TRECHO DO TEXTO
════════════════════

Estudo recentemente publicado no Brasil pelo Instituto Brasileiro de Geografia e Estatística (IBGE) mostra a escala de remunerações das actividades profissionais brasileiras, e sublinha aquilo que já se sabia empiricamente: um lugar ao sol no mercado de trabalho depende, sobre outros factores, do grau de instrução, isto é, quanto mais estudos, maior a facilidade de conseguir um bom emprego.
Os filósofos e teóricos da revolução bolchevista, nos fins do séc. XIX e início do séc. XX, já afirmavam que o trabalho é uma mercadoria como qualquer outra. Se não é, pelo menos parece comportar-se como tal, sujeita, portanto, às leis do mercado, as leis da oferta e da procura. Se há excesso de mão-de-obra num determinado sector, os salários baixam. Se a procura no sector é muito elevada, os salários sobem. Teoricamente será assim. Mas é ainda mais complexo do que isso.
Na primeira metade do século passado, queimava-se café nas locomotivas brasileiras, enterravam-se manadas inteiras na Argentina, e a América do Norte afundava navios carregados de trigo. Tudo isso para que o preço desses produtos não baixasse no mercado internacional. Ao provocar uma escassez artificial desses bens, conseguia-se obter um preço compensador para os respectivos produtores.
Mas não se pode começar a matar gente para fazer subir os salários, ou para criar postos de trabalho. A competição desencadeia-se por outras vias, uma das quais consiste no aumento do número de anos de preparação académica.
O tempo de estudo ocupa cada vez maior fatia da vida das pessoas. Dantes, até há relativamente pouco tempo, a meta estava no curso superior. De súbito, isso deixou de ser suficiente.

════════════════════

CONJUNTO DE TAREFAS
- a) Resuma o parágrafo do trecho sobre salários e estudo que começa por "Na primeira metade do século passado". Mantenha os factos principais.
- b) Reproduza fielmente a parte do trecho sobre salários e estudo que começa em "Na primeira metade" e acaba em "os respectivos produtores.".
Não é preciso consultar as entradas.

════════════════════

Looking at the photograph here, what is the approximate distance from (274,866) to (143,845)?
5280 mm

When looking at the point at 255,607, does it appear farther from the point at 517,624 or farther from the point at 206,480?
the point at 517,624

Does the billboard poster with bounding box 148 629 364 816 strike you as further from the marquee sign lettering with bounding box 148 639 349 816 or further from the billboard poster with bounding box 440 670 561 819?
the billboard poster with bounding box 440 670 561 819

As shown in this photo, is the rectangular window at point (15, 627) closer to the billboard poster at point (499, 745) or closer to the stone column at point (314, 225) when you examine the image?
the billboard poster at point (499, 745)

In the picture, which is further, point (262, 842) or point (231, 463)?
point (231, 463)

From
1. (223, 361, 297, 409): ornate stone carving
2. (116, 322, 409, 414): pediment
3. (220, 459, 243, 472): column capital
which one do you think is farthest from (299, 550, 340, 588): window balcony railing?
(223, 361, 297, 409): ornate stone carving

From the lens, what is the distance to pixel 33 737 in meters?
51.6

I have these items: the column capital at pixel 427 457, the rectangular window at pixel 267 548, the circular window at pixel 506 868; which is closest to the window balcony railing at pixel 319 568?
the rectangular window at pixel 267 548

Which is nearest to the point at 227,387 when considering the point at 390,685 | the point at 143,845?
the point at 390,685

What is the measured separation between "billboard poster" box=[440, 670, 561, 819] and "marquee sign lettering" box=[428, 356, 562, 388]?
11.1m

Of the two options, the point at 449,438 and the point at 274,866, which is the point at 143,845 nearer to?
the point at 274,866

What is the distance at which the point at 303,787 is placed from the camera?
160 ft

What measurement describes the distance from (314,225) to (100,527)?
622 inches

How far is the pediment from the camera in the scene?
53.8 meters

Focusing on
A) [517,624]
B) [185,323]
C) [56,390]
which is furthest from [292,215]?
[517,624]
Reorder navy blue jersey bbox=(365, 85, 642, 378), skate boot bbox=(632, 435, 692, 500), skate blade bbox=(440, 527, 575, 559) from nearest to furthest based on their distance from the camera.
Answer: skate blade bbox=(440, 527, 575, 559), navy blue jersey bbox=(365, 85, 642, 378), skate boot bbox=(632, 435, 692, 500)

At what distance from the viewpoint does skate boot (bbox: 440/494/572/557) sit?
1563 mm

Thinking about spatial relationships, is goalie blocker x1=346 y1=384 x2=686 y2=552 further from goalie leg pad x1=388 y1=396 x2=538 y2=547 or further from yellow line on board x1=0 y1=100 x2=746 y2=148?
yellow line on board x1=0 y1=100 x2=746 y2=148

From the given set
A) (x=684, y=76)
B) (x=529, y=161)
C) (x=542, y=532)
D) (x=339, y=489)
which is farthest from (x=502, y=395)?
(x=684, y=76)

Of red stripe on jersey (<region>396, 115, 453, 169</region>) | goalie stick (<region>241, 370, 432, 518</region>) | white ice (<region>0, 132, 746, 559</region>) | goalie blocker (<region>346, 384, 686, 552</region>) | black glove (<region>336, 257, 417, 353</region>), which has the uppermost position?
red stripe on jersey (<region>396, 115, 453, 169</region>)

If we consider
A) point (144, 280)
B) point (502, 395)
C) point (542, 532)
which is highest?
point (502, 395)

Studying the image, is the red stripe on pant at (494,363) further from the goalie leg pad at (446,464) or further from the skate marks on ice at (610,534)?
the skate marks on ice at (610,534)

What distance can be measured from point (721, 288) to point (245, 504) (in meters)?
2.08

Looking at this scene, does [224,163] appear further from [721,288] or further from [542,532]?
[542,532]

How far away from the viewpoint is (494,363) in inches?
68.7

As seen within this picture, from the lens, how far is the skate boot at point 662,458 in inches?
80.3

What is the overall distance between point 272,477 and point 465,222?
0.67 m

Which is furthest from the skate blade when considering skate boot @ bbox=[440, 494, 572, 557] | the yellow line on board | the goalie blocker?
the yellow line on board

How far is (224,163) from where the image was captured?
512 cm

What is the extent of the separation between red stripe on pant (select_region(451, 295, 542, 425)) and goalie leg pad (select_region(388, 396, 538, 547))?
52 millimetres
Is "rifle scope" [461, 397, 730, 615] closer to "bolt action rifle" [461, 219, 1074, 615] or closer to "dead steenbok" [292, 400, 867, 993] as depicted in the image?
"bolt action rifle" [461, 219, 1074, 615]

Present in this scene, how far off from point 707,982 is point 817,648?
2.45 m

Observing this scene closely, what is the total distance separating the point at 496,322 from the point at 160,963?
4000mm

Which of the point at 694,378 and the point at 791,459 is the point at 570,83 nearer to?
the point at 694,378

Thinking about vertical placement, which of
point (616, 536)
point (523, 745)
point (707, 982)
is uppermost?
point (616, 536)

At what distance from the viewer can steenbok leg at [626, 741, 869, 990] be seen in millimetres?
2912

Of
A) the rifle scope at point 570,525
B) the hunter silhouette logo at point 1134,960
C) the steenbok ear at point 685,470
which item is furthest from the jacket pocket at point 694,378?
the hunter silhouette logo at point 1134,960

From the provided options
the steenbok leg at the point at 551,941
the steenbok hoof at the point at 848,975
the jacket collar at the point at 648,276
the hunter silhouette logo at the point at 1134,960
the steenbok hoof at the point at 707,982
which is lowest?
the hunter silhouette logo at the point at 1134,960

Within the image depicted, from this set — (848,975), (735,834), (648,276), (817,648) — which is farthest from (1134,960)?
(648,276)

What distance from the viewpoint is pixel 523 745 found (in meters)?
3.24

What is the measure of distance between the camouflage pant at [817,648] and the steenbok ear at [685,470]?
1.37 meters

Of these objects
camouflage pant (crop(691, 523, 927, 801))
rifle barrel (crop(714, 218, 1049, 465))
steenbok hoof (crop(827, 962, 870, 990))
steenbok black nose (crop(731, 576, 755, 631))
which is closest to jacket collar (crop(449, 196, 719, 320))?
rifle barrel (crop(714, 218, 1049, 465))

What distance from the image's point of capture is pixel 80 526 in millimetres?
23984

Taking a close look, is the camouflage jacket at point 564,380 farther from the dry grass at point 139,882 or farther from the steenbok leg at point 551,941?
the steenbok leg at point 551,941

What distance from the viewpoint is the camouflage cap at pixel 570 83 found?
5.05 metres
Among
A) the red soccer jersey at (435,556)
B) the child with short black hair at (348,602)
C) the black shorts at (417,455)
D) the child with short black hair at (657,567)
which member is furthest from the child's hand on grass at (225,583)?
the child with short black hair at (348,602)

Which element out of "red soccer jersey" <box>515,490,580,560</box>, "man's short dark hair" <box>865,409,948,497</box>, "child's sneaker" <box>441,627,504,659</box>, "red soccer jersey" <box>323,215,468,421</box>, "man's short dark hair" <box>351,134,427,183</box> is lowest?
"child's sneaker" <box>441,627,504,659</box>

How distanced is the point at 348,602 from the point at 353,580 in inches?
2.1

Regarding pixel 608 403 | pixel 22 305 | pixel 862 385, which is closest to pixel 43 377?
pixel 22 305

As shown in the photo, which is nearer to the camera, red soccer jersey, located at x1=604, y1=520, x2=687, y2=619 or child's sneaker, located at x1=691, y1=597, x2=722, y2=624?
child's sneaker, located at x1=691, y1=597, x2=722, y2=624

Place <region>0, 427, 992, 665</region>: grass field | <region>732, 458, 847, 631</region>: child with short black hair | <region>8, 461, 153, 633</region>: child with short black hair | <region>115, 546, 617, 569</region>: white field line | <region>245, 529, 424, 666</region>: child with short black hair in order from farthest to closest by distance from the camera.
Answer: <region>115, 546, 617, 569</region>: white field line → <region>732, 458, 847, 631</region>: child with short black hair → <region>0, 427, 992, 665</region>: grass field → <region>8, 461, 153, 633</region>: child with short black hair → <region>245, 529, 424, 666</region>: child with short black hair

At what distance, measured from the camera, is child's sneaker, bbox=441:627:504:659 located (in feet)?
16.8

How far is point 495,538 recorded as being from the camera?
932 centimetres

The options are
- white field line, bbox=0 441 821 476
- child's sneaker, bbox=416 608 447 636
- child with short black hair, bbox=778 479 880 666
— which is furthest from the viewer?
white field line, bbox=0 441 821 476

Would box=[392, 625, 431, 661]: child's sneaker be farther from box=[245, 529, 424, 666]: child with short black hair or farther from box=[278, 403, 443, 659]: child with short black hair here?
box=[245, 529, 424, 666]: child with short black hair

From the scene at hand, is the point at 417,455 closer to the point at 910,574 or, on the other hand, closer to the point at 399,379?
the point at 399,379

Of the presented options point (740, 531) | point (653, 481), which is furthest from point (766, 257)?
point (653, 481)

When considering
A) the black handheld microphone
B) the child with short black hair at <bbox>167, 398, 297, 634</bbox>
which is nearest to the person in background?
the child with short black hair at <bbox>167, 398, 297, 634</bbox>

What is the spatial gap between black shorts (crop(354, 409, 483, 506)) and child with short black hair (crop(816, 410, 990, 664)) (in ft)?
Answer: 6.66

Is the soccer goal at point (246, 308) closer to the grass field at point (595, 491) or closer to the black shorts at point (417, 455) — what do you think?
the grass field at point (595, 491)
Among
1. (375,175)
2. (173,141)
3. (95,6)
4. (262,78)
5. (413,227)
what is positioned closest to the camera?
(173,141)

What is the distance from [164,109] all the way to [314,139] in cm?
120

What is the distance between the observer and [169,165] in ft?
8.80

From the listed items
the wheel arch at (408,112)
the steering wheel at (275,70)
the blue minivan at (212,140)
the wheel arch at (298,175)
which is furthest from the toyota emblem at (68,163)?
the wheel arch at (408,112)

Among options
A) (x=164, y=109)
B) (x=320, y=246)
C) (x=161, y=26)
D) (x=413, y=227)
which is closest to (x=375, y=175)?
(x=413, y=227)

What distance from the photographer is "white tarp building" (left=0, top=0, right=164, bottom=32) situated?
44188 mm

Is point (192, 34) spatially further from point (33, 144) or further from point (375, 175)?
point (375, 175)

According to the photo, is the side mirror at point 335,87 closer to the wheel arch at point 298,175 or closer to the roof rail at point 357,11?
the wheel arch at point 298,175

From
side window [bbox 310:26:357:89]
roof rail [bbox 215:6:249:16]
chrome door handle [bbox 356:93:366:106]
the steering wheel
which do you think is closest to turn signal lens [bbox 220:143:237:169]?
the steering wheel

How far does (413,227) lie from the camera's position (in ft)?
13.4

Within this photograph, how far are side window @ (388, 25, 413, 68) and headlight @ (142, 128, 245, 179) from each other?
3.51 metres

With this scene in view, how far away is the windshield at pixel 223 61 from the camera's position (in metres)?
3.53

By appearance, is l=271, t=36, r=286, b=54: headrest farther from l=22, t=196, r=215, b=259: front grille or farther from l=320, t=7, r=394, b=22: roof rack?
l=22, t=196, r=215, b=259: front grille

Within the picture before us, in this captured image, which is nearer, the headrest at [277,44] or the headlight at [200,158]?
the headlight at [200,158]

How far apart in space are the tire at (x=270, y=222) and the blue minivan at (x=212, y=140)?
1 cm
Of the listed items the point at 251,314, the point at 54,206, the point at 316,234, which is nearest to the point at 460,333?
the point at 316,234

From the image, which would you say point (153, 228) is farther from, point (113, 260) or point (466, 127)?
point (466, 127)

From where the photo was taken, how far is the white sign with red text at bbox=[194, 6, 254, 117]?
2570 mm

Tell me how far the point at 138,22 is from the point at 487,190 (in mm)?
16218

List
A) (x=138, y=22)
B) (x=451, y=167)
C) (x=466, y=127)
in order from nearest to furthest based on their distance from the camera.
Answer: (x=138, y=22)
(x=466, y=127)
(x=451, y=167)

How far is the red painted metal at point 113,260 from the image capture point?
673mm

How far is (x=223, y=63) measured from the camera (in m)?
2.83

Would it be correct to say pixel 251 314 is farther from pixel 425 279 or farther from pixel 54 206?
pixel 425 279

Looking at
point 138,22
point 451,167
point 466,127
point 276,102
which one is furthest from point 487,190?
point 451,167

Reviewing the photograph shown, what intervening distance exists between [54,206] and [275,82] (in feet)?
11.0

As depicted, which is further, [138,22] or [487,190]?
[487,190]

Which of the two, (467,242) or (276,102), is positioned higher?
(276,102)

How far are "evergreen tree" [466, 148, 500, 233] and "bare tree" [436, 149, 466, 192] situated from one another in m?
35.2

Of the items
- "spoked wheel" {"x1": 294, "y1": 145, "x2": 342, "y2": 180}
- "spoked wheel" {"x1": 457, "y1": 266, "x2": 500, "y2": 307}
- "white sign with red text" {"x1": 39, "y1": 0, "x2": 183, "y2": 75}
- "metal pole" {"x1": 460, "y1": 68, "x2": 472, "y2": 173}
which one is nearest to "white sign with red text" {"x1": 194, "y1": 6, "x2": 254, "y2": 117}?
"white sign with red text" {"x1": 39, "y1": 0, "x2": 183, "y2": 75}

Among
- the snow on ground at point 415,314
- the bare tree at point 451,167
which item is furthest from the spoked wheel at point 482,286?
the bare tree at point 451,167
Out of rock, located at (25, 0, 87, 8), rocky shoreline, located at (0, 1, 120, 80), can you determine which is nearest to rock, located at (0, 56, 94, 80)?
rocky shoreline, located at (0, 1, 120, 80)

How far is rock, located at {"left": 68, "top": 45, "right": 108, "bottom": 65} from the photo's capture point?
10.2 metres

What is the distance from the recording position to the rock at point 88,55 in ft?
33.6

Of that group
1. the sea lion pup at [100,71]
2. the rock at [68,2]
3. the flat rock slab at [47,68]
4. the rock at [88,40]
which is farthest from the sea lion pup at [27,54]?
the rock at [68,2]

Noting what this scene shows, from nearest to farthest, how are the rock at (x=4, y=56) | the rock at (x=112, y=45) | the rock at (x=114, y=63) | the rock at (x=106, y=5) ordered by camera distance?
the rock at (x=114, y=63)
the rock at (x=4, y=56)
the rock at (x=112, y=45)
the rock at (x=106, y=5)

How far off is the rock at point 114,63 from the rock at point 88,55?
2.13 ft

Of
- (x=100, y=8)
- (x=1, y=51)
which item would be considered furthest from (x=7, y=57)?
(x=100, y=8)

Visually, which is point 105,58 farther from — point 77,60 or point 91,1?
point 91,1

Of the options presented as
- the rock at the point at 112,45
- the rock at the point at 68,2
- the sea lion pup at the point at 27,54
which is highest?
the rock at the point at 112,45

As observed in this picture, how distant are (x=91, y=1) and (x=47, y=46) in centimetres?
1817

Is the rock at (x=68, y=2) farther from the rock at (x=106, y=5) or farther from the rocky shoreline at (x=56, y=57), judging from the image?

════════════════════

TAREFAS RESOLVIDAS
- a) Na primeira metade do século passado, queimava-se café nas locomotivas brasileiras, enterravam-se manadas inteiras na Argentina e a América do Norte afundava navios carregados de trigo. Criava-se assim uma escassez artificial, para estes produtos não baixarem de preço no mercado internacional e os produtores obterem um preço compensador.

- b)
Na primeira metade do século passado, queimava-se café nas locomotivas brasileiras, enterravam-se manadas inteiras na Argentina, e a América do Norte afundava navios carregados de trigo. Tudo isso para que o preço desses produtos não baixasse no mercado internacional. Ao provocar uma escassez artificial desses bens, conseguia-se obter um preço compensador para os respectivos produtores.